_Task directions_:
In which lines of the data does the string "autofluorescence" appear? Copy every one.

Extracted data entries:
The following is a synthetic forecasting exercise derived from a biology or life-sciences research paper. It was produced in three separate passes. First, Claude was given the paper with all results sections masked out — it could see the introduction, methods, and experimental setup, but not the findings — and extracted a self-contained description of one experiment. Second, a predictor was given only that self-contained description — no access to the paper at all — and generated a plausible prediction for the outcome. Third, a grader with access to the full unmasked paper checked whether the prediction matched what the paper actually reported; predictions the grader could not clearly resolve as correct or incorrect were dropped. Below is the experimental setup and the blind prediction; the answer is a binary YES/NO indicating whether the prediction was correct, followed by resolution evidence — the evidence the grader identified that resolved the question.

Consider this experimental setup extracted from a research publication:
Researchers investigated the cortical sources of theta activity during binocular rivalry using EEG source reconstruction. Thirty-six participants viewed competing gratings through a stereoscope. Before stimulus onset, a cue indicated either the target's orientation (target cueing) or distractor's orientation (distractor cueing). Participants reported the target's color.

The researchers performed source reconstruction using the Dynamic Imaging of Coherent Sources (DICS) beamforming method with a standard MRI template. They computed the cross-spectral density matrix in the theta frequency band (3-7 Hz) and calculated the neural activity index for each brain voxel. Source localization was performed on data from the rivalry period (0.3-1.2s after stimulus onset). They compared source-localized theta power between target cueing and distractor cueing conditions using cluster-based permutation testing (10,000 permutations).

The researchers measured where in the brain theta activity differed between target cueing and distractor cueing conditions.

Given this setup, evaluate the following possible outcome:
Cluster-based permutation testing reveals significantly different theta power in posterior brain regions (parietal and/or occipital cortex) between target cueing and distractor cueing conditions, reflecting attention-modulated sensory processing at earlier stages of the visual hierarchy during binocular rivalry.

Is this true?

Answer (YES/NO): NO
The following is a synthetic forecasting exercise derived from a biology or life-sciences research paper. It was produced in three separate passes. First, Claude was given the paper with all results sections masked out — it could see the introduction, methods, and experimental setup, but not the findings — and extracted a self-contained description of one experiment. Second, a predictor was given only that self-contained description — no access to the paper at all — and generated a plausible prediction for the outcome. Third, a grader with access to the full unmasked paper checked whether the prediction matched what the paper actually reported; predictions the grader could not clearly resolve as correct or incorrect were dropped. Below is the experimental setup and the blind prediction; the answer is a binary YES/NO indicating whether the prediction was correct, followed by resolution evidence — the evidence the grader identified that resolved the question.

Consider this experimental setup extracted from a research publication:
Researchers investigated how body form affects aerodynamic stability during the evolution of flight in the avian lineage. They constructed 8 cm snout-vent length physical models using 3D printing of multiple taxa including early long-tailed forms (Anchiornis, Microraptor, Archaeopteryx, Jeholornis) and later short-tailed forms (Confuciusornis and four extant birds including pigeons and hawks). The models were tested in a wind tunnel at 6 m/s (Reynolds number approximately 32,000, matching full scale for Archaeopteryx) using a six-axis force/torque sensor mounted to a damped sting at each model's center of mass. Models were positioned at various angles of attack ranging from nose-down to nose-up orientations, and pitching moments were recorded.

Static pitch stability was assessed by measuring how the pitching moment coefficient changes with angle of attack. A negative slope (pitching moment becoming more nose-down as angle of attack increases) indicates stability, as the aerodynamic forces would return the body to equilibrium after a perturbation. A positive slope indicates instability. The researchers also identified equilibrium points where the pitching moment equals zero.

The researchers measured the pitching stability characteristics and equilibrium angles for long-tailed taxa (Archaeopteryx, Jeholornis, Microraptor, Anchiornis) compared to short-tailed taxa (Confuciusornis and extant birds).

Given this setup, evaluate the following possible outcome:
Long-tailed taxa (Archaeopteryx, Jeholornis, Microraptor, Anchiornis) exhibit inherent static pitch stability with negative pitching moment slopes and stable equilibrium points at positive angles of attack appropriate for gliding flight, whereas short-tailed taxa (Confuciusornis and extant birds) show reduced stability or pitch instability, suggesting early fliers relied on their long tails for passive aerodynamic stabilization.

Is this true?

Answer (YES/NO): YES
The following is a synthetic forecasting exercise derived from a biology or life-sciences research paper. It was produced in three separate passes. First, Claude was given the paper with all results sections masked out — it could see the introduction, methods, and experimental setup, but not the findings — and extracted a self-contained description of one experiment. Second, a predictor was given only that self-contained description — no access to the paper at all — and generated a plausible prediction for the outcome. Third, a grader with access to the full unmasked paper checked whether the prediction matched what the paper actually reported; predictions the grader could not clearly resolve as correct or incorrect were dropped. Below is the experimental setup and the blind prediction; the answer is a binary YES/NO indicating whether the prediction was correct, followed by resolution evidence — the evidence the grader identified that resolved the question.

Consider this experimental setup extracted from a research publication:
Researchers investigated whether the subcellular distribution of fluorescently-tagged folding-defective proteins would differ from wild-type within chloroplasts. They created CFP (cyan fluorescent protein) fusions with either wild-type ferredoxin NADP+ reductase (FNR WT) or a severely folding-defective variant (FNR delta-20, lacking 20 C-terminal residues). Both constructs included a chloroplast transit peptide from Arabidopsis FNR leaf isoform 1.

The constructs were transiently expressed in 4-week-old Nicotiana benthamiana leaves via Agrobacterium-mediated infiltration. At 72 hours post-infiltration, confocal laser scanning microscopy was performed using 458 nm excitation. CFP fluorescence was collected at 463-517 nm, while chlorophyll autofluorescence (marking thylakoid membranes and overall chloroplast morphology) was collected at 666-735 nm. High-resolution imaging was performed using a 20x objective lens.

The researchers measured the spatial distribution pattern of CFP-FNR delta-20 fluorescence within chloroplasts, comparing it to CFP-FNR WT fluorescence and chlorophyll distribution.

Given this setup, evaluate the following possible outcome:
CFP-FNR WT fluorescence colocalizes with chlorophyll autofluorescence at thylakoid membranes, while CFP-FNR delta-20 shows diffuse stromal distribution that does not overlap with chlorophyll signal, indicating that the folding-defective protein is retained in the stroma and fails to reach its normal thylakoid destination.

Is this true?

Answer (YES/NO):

_Result of this exercise_:
The constructs were transiently expressed in 4-week-old Nicotiana benthamiana leaves via Agrobacterium-mediated infiltration. At 72 hours post-infiltration, confocal laser scanning microscopy was performed using 458 nm excitation. CFP fluorescence was collected at 463-517 nm, while chlorophyll autofluorescence (marking thylakoid membranes and overall chloroplast morphology) was collected at 666-735 nm. High-resolution imaging was performed using a 20x objective lens.
CFP-FNR WT fluorescence colocalizes with chlorophyll autofluorescence at thylakoid membranes, while CFP-FNR delta-20 shows diffuse stromal distribution that does not overlap with chlorophyll signal, indicating that the folding-defective protein is retained in the stroma and fails to reach its normal thylakoid destination.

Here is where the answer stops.